**EXCERPTED TEXT:**
*****
Hamidah OderinwaleJune 2026

§1 Validating the bitter lesson

In this work, we study structural reasoning in the context of patent and technical design understanding. Our contributions include several novel task types that benchmark capabilities needed for strong agentic performance in physical design domains.

We think this work is interesting as people prompt to orient digital objects in their generations, models' ability to apply spatial reasoning will be tested and we want to see to what extent it is possessed.

For each task, we experiment with multiple representations of the underlying information. We are interested not only in which models perform best, but how the way the information they are presented and asked to present is structured. To do this, we also release a benchmark of gradeable spatial reasoning tasks, a DSL induced from the corpus for composing and reasoning about patent figures, graders that score each task in the representation space its output lives in, and a renderer that turns the DSL into a visual form.
*****
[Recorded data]
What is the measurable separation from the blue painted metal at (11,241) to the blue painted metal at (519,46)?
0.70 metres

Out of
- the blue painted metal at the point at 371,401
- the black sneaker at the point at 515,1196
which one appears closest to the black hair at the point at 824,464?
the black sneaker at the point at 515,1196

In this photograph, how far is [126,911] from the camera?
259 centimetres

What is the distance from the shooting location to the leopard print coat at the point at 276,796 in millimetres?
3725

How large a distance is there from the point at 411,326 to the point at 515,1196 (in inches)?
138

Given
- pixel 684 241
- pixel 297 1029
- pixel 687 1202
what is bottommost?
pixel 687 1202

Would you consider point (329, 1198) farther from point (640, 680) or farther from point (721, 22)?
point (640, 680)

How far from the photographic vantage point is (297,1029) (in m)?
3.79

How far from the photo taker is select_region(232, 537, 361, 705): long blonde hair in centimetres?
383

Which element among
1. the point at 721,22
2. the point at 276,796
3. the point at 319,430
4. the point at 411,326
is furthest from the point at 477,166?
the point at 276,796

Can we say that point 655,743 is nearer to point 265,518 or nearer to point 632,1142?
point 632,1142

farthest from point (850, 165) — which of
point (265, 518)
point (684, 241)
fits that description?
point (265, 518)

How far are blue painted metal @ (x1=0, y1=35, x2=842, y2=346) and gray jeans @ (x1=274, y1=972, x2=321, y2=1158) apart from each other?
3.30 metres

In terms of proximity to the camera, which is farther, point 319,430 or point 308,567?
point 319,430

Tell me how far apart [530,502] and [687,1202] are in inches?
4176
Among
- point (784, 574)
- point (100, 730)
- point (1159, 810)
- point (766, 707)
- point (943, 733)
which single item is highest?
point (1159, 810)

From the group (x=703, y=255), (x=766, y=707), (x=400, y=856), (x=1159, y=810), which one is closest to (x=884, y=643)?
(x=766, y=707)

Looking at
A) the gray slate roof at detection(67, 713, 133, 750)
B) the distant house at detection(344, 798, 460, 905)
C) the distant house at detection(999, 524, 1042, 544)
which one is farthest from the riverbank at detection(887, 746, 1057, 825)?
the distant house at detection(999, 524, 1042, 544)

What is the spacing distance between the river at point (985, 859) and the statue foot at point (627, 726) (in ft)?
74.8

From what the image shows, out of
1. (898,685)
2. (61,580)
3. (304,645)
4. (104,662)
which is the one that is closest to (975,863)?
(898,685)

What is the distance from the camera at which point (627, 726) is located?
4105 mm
*****
**WHAT IS EXPECTED:** Update the excerpt between "We think this" and "a visual form.", inclusive, putting "geometric reasoning" wherever "spatial reasoning" appears. The items are material apart from the excerpt.

**REPLY:**
We think this work is interesting as people prompt to orient digital objects in their generations, models' ability to apply geometric reasoning will be tested and we want to see to what extent it is possessed.

For each task, we experiment with multiple representations of the underlying information. We are interested not only in which models perform best, but how the way the information they are presented and asked to present is structured. To do this, we also release a benchmark of gradeable geometric reasoning tasks, a DSL induced from the corpus for composing and reasoning about patent figures, graders that score each task in the representation space its output lives in, and a renderer that turns the DSL into a visual form.